Boris Johnson on Saturday became the first European leader to speak to US President Joe Biden, consigning Donald Trump’s tenure to the past to cement Britain’s transatlantic alliance once again.
Despite irritation among some US Democrats over the British prime minister’s tolerance of Mr Trump’s excesses and ill-judged remarks on Barack Obama's heritage, it appears Washington has forgiven Mr Johnson.
Distancing himself from the previous president, Mr Johnson told Mr Biden that his election victory in November was “a moment of hope in a dark time”.
It is understood that the prime minister was referring to the pandemic, as well as the turmoil in America over Mr Trump’s unfounded accusation that the presidential election was “stolen” and the subsequent storming of the US Capitol on January 6.
During the call, Mr Johnson welcomed Mr Biden’s announcement that America would rejoin the Paris climate accord and the World Health Organisation.
Downing Street was quick to emphasise the shared policy objectives between the two leaders, on climate change in particular, and officials released a picture of Mr Johnson with his thumb raised, laughing during the conversation that he said was “warm and friendly”.
Whitehall insiders are said to be delighted that Mr Biden made the call to the prime minister ahead of other world leaders, suggesting that the president wishes to remain close to what is traditionally one of America’s closest allies.
The pair discussed “a very wide range of subjects” and Mr Johnson welcomed the “fantastic initial announcements from the Biden administration and moment of hope in a dark time”, government sources said.
A significant fillip for Mr Johnson will be sealing a trade deal with the US in the post-Brexit era, an issue the pair discussed during the 35-minute phone call.

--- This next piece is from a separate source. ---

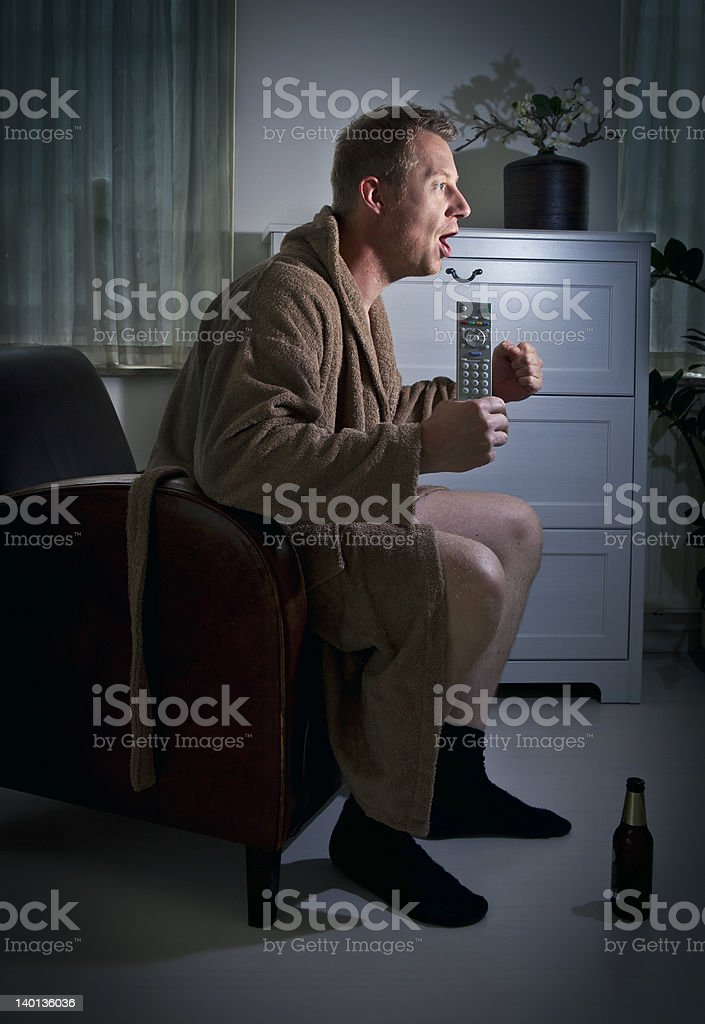 Man in a robe watching the game in a dimly lit room royalty-free stock photo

“Great to speak to President @JoeBiden this evening. I look forward to deepening the longstanding alliance between our two countries as we drive a green and sustainable recovery from Covid-19,” Mr Johnson tweeted.
In response, the White House said Mr Biden had signalled his intention to “strengthen the special relationship between our countries and revitalise transatlantic ties”. He emphasised the critical role of Nato, in a further distancing from Mr Trump who was highly circumspect and critical of the alliance.

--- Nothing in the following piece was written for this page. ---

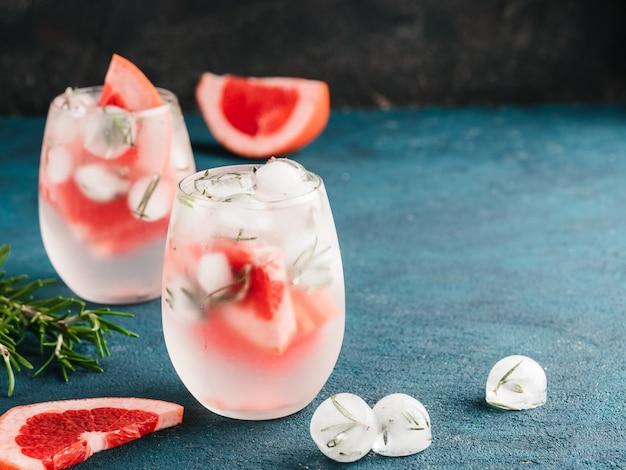 Água desintoxicada infundida ou coquetel alcoólico ou não alcoólico com toranja e gelo de alecrim em copo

“President Biden also noted the importance of co-operation, including through multilateral organisations, on shared challenges such as combating climate change, containing Covid-19 and ensuring global health security,” the White House statement said. “He noted his readiness to work closely with Prime Minister Johnson as the United Kingdom hosts the G7 and United Nations Climate Change Conference (COP26) this year.
“The leaders also discussed the need for co-ordination on shared foreign policy priorities, including China, Iran and Russia.”
The prime minister will receive a further boost in June with Mr Biden likely to make his first presidential trip overseas to the G7 summit of world leaders in Cornwall, south-west England.
Emphasising the common views held by the two leaders, a Downing Street statement said: “They noted the significant challenges facing the world during the pandemic, but also the unparalleled opportunities to build back better and greener together. The prime minister praised President Biden’s early action on tackling climate change and commitment to reach net zero by 2050.”
With Mr Trump facing an impeachment trial for incitement to insurrection next month following the Capitol incident, the statement said that both leaders reaffirmed their commitment to “protecting democracy.”